To help us troubleshoot this, my boss asked me to program the unit to give a missed call to the server every hour. If we got a missed call, we knew that unit was still working. In countries like India, giving a missed call is a zero cost way to communicate. For example: You would pull up in front of a friend's place and give them a "missed call" to let them know that you are waiting outside etc.
Anyway, I implemented the logic and we sent off our field techs to intercept trucks at highways and update the firmware.
The way I implemented the logic was the unit was to call our server's modem number every hour at the top of the hour. No random delay nothing. So, soon after that, around 50 units tried to call our server at the same time. Remember the clocks in the units are being run off GPS and they are super accurate. This caused our telecom company's cell tower BTS to crash. Cell service in my office area, a busy part of Bangalore, was down for a whole 2 hours.

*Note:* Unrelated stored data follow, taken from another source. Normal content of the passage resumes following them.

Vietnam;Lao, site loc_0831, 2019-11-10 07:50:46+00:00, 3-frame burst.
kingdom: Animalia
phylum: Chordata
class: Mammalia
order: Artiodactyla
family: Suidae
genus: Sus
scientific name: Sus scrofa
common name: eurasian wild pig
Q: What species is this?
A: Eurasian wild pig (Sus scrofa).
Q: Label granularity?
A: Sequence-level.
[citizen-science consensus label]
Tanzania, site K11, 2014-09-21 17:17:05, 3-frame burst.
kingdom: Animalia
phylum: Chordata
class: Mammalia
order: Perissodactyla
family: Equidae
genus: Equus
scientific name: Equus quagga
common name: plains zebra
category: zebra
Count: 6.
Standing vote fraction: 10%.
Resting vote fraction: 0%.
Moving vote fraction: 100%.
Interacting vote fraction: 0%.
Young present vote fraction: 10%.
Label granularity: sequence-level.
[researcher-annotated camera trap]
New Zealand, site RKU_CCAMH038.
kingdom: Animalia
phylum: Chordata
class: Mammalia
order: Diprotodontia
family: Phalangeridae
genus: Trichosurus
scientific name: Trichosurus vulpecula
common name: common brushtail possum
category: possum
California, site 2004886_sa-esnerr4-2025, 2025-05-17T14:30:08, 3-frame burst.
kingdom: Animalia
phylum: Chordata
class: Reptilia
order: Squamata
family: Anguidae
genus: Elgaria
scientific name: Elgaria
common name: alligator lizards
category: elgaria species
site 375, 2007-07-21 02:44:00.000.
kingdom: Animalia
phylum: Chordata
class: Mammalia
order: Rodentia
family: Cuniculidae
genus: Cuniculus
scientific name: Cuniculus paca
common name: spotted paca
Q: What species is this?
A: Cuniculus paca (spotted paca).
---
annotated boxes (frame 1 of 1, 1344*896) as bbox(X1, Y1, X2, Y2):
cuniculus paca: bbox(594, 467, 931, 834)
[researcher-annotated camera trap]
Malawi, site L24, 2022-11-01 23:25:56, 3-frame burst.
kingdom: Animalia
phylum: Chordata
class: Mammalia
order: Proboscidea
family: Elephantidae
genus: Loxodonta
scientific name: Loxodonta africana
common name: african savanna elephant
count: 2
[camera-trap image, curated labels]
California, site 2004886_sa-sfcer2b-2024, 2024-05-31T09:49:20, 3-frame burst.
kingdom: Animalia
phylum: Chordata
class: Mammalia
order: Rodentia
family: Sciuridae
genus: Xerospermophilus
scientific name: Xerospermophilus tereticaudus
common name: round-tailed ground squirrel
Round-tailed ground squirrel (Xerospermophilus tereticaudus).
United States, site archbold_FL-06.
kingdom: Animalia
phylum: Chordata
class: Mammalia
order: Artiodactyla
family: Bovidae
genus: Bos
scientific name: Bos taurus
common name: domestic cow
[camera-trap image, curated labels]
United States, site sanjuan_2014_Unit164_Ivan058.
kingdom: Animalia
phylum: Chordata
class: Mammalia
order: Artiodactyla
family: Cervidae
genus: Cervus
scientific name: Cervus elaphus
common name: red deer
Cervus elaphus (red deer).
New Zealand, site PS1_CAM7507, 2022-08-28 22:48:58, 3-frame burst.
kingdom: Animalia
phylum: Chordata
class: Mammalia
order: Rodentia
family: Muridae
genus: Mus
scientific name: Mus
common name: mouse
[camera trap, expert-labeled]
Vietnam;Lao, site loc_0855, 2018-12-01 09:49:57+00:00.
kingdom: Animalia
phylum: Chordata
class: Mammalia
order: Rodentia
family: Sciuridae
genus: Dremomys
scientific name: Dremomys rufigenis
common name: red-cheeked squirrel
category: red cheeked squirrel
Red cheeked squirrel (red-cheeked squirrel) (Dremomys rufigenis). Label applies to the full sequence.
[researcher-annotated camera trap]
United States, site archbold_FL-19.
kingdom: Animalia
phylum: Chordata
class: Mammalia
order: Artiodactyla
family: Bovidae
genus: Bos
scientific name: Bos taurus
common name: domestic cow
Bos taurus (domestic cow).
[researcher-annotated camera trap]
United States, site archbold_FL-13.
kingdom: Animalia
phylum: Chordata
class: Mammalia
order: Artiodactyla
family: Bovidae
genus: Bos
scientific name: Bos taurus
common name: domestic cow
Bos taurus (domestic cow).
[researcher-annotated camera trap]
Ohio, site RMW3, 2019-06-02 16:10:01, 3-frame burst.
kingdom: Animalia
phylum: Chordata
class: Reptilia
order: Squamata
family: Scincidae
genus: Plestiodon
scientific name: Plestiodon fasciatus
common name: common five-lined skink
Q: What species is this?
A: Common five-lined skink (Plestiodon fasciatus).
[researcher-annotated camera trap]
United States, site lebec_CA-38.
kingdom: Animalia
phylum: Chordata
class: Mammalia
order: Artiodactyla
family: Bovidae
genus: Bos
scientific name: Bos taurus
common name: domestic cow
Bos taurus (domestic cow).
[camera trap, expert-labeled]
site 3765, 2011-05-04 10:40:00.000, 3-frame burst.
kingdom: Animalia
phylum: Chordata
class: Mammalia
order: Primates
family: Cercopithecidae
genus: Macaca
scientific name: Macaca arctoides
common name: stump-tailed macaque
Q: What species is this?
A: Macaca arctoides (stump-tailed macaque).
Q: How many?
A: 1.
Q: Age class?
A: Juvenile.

I was called into the telecom company's head office for their postmortem. They didn't yell at me or anything. They were super nice. In fact, when I finished explaining my side of the story, one of their engineers opened his wallet and gave a hundred rupees to another guy. Guess they were betting on the root cause. From what I understand, they escalated the bug to Ericsson who manufactured the BTS and got it fixed. For my part, I added a random delay and eventually removed that feature.
BTW, the term "missed call" may not be familiar to people outside India. For those not familiar, it's ringing a number and them disconnecting before they pick up. Serves to notify them that you called :)